■ Testo dato ■
Rileva che, in virtù delle norme evocate, e considerato che il sindaco era a conoscenza del programma della manifestazione, l’assenza di un formale atto autorizzativo, non intervenuto per la mancanza della formale istanza di rilascio da parte della Pro Loco, non poteva valere ad escludere la responsabilità dell’ufficiale di Governo. L’atteggiamento antigiuridico dell’ufficiale di Governo si era infatti concretizzato nel comportamento omissivo rispetto all’acclarata intenzione della Pro Loco di fare esplodere fuochi d’artificio in luogo pubblico ed affollato dall’intera cittadinanza (tutta invitata all’evento).

Sostiene che l’accensione dei fuochi pirotecnici, la quale comporti un danno a terzi e pertanto una lesione di un diritto soggettivo privato alla propria incolumità, ha come conseguenza una responsabilità solidale ex art. 2050 c.c., tra l’Autorità di pubblica sicurezza e colui che ha acceso i fuochi, soggetti su cui incombe l’onere di dimostrare di aver adottato tutte le misure idonee ad evitare il pregiudizio.

2. Con il secondo motivo la ricorrente denuncia “omessa, insufficiente e contraddittoria motivazione su un punto decisivo della controversia in relazione alla violazione e falsa applicazione del D.Lgs. 18 agosto 2000, n. 267, art. 54 (t.u. enti loc.)”.

Sostiene che, costituendo attività pericolosa, ai sensi e per gli effetti dell’art. 2050 c.c., quella connessa all’uso e all’accensione di fuochi d’artificio, in quanto comportante l’impiego di sostanze esplosive, il sindaco, quale ufficiale di Governo, aveva l’onere – in assenza di istanza di autorizzazione all’accensione dei fuochi – di emanare l’ordinanza contingibile e urgente ex art. 54 t.u. enti loc., al fine di prevenire un grave pericolo per i cittadini, concretizzatosi poi in effettivo e concreto danno.

Proprio la mancata richiesta di autorizzazione obbligava il sindaco, quale ufficiale del Governo e nell’esercizio dei suoi doveri di vigilanza, a intervenire e vietare in maniera contingibile ed urgente lo spettacolo pirotecnico.

3. Il primo motivo è manifestamente fondato, nella parte in cui denuncia error in iudicando.

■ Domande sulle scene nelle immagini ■
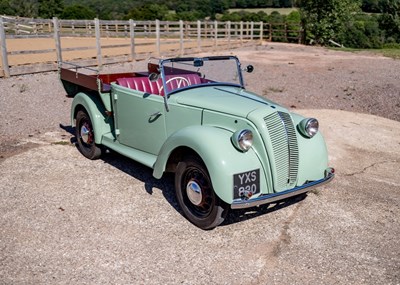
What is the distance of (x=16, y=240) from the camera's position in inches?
152

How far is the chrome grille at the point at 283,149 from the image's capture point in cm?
404

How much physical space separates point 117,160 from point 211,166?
8.57 ft

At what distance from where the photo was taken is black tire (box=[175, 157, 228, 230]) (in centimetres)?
395

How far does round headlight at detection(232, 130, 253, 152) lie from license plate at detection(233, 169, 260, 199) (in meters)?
0.24

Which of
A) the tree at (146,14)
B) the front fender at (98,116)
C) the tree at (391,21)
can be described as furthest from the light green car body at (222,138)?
the tree at (391,21)

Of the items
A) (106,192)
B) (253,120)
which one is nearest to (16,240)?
(106,192)

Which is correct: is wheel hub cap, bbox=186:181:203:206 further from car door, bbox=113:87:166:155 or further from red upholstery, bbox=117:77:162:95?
red upholstery, bbox=117:77:162:95

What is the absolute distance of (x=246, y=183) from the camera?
3859 mm

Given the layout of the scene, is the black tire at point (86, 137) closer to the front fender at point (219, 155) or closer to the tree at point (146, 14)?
the front fender at point (219, 155)

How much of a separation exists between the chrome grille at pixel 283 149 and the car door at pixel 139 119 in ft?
4.24

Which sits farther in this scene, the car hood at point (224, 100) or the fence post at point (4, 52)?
the fence post at point (4, 52)

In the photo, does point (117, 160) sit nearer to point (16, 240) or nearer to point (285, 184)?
point (16, 240)

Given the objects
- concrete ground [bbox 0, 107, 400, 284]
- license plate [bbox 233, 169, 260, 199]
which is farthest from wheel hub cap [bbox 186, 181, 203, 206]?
license plate [bbox 233, 169, 260, 199]

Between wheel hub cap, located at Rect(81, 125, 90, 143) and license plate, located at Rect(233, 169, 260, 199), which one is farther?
wheel hub cap, located at Rect(81, 125, 90, 143)
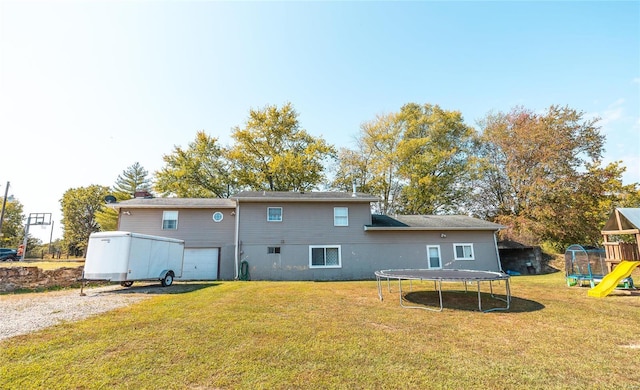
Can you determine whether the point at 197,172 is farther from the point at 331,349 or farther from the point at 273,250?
the point at 331,349

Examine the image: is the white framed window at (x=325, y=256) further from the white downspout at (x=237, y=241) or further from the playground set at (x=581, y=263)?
the playground set at (x=581, y=263)

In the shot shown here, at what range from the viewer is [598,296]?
8.81 meters

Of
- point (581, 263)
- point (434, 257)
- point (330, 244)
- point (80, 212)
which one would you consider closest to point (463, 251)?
point (434, 257)

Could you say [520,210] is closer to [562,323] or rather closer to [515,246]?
[515,246]

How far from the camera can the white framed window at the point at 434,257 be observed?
1631cm

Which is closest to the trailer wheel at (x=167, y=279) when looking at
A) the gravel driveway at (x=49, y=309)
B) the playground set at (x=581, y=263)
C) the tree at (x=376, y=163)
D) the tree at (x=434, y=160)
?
the gravel driveway at (x=49, y=309)

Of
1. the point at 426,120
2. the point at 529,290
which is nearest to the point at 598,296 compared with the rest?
the point at 529,290

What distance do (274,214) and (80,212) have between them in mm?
39441

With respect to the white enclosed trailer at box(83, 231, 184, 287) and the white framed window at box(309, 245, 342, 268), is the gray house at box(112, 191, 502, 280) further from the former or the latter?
the white enclosed trailer at box(83, 231, 184, 287)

■ Compiti richiesti ■
- A) Riporta fedelmente il passo del testo dato che parte dalle parole "Sostiene che, costituendo" e si chiude dopo le parole "e concreto danno.".
- B) Per ciascuna affermazione indica se concorda con il testo dato (sì o no) e cita le parole del testo che lo stabiliscono: (i) il secondo motivo denuncia, tra l'altro, la violazione dell'art. 54 del D.Lgs. 18 agosto 2000, n. 267; (ii) la Pro Loco aveva presentato una formale istanza di autorizzazione; (iii) il primo motivo è ritenuto manifestamente infondato.

■ Soluzioni ■
- A)
Sostiene che, costituendo attività pericolosa, ai sensi e per gli effetti dell’art. 2050 c.c., quella connessa all’uso e all’accensione di fuochi d’artificio, in quanto comportante l’impiego di sostanze esplosive, il sindaco, quale ufficiale di Governo, aveva l’onere – in assenza di istanza di autorizzazione all’accensione dei fuochi – di emanare l’ordinanza contingibile e urgente ex art. 54 t.u. enti loc., al fine di prevenire un grave pericolo per i cittadini, concretizzatosi poi in effettivo e concreto danno.

- B)
(i) Sì: "violazione e falsa applicazione del D.Lgs. 18 agosto 2000, n. 267, art. 54 (t.u. enti loc.)".
(ii) No: "non intervenuto per la mancanza della formale istanza di rilascio da parte della Pro Loco".
(iii) No: "Il primo motivo è manifestamente fondato".